In his five separate books written over about 20 years, McPhee accompanies leading geologists along as they explore and explain the geology of the United States. McPhee’s plum line is Interstate 80, which starts near the basaltic columns lining the Hudson River just north of New Jersey’s George Washington bridge and following it as it crosses the mid-portion of the country )what he refers to as “the craton” and continuing from East to West ending in or about the San Andreas fault which runs right through San Francisco.

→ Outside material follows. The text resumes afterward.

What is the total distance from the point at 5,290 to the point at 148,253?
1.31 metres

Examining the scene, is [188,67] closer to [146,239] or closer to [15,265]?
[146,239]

McPhee queried one geologist and asked him how he reconciled his professional work that dealt in hundreds of millions and billions of years with his daily life which operates on minutes and hours, days and weeks. The rock scientist explained that his was indeed a schizophrenic existence.
We focus on the now, because, after all, that is where we live our lives. The present. Our sense of history spans decades, and in some cases, centuries and once in a while, a millenium or two. “Classic rock” music goes back only fifty or so year, making a mockery of the word “classic”. But, rock music is not that old. The rocks that are the actual foundations of our cities, the bedrocks under the dirt holding our homes up, are, however, beyond ancient. I don’t think we have a word to capture the span of ‘billions of years ago’. “Ancient” is lacking. “Old” is not even a consideration.
The woods are an antidote to the “now-ness” of mundane living. In the forest, or mountains, or wadi, whether hiking or running, you travel among the extraordinarily ancient rocks, some sculpted by water running intermittently over thousands of year, between boulders carried and left behind by advancing than retreating glaciers, and summit mountain tops rounded by tens of thousands of years of erosion, shaping the land bit by bit. Out there is where we are confronted with our planet’s unfathomable past. And at least once a year, Judaism reminds us all that our lives area a fleeting nanosecond in God’s intergalactic time scale. But soon enough, within minutes of the opening of Genesis, we will begin reading about the exploits of Man and Woman, as they begin to build their lives, in the slow motion that sometimes seems so real. In fact, we make our appearance just 16 sentences later, and mankind remains the focus from then on.
Our challenge is to synthesize these two schizophrenic realities, and make some sense of the now.